Task goal »
Copy exactly the lines of the material below that run from the one containing "category: unidentified small mammal" through the one containing "New Zealand, site EFH_HCAMA06, 2020-01-30". Copy no other lines.
□ □ □ □
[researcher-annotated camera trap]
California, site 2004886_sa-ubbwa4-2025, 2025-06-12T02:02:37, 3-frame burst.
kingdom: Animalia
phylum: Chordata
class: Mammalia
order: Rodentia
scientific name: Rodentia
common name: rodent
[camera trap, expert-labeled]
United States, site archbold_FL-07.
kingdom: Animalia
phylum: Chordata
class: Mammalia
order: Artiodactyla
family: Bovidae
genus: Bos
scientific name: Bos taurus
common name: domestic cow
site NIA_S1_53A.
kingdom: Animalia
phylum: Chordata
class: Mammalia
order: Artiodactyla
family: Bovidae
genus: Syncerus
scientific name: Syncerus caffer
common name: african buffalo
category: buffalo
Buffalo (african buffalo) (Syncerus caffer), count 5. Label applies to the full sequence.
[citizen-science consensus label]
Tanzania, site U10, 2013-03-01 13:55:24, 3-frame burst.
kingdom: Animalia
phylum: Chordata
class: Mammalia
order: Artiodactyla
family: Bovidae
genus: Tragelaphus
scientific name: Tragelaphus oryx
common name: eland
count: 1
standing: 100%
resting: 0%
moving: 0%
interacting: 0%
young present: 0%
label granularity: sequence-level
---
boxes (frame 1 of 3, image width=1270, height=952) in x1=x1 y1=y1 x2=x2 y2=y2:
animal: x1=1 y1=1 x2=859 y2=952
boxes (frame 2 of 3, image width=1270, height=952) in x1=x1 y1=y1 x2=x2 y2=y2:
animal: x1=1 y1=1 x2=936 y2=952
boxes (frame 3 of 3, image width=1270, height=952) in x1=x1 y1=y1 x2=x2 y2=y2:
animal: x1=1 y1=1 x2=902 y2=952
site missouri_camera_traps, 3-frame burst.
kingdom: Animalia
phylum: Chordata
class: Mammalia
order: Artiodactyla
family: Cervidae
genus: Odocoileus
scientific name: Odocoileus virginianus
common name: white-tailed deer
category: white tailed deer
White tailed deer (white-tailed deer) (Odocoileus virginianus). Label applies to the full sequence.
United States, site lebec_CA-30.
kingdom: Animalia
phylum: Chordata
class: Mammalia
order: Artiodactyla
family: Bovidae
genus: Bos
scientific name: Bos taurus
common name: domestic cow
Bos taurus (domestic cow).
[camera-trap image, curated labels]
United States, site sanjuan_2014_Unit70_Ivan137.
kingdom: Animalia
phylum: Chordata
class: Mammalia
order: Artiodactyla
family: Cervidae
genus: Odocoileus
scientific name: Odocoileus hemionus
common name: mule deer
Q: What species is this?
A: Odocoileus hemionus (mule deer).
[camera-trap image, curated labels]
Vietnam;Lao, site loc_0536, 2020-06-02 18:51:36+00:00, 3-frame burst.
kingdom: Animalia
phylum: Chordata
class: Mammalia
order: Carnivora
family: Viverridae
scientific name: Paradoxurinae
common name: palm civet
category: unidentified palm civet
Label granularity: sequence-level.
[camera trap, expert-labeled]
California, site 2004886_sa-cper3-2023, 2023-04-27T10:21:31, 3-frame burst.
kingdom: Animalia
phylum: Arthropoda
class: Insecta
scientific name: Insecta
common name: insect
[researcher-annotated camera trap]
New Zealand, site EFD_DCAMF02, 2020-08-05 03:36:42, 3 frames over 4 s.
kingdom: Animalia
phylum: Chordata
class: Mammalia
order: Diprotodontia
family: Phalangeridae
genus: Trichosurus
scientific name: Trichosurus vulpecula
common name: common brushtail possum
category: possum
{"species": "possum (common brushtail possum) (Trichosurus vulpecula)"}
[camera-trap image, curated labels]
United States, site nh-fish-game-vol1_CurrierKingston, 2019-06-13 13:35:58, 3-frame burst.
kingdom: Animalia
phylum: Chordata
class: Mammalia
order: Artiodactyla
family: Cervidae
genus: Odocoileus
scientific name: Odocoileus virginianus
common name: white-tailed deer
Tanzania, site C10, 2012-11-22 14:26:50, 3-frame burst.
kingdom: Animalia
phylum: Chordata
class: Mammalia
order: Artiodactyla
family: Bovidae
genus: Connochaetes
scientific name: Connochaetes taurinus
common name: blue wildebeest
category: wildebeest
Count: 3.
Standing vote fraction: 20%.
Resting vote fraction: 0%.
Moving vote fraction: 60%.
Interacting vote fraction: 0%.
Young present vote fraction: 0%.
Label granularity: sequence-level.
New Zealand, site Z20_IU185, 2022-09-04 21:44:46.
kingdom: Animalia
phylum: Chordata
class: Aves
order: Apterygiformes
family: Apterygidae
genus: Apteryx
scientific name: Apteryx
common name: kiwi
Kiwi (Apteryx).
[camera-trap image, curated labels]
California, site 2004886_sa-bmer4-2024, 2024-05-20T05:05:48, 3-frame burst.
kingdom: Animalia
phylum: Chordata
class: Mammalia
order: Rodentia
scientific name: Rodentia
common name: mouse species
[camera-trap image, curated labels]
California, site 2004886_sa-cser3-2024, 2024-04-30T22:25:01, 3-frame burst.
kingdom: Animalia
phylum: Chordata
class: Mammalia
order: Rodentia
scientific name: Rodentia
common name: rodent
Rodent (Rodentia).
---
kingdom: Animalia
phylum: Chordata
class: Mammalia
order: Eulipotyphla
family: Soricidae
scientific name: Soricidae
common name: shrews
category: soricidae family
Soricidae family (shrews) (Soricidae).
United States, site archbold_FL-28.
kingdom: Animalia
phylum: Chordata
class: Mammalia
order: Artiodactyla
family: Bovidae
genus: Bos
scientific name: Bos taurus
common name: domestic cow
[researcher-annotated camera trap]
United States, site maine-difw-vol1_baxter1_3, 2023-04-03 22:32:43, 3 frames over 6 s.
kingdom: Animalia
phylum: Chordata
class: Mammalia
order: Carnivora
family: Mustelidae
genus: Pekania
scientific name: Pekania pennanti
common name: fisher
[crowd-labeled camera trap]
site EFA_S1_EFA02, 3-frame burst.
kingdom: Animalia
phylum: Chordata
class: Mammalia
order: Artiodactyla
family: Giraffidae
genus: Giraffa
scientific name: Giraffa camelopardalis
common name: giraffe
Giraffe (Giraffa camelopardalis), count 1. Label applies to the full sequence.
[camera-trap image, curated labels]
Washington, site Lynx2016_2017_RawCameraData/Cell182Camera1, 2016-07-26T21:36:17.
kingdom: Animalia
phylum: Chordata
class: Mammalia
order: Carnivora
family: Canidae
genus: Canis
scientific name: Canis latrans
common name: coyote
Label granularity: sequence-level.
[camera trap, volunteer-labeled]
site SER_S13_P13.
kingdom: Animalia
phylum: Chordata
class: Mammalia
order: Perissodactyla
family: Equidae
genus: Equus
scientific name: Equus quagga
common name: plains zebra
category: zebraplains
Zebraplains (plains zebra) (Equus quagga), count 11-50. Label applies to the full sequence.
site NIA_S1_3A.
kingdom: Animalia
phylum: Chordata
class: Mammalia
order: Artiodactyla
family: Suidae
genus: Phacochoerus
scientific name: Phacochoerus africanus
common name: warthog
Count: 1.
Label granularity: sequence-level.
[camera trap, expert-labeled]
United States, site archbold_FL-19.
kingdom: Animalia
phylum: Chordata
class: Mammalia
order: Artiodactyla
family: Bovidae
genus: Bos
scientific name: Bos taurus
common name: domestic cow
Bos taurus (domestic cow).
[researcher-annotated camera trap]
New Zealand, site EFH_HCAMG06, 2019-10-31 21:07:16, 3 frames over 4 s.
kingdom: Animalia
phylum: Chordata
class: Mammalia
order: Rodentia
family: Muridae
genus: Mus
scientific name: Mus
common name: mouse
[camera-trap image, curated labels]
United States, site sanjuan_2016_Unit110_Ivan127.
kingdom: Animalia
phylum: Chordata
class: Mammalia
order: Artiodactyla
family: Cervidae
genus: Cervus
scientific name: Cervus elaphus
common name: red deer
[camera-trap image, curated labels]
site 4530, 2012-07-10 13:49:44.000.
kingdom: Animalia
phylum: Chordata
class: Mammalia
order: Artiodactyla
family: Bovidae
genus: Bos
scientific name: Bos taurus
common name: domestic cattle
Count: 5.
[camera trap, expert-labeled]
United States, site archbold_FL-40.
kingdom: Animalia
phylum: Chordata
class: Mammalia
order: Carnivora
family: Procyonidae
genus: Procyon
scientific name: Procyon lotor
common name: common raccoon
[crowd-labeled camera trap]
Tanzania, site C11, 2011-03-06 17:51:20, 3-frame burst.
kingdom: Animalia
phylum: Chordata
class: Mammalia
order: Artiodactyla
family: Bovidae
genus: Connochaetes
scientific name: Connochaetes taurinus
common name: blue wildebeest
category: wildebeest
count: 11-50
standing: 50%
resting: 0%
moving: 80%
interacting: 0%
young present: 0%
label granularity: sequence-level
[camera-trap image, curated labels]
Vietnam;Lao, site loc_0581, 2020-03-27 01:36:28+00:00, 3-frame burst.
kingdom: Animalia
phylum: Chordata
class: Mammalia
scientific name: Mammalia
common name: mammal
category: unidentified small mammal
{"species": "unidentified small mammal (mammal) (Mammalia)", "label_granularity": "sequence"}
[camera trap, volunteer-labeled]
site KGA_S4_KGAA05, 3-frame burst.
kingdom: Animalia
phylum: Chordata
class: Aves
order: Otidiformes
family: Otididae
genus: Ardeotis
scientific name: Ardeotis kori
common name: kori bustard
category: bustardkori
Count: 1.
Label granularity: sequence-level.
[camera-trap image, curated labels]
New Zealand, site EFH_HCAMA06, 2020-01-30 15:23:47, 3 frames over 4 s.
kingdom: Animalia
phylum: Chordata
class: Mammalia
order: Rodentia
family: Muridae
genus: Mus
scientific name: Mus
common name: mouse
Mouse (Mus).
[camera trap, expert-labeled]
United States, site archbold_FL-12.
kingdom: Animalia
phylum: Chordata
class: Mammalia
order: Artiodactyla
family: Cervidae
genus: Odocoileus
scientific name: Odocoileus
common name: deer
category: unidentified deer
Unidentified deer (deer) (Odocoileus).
□ □ □ □
Finished task »
category: unidentified small mammal
{"species": "unidentified small mammal (mammal) (Mammalia)", "label_granularity": "sequence"}
[camera trap, volunteer-labeled]
site KGA_S4_KGAA05, 3-frame burst.
kingdom: Animalia
phylum: Chordata
class: Aves
order: Otidiformes
family: Otididae
genus: Ardeotis
scientific name: Ardeotis kori
common name: kori bustard
category: bustardkori
Count: 1.
Label granularity: sequence-level.
[camera-trap image, curated labels]
New Zealand, site EFH_HCAMA06, 2020-01-30 15:23:47, 3 frames over 4 s.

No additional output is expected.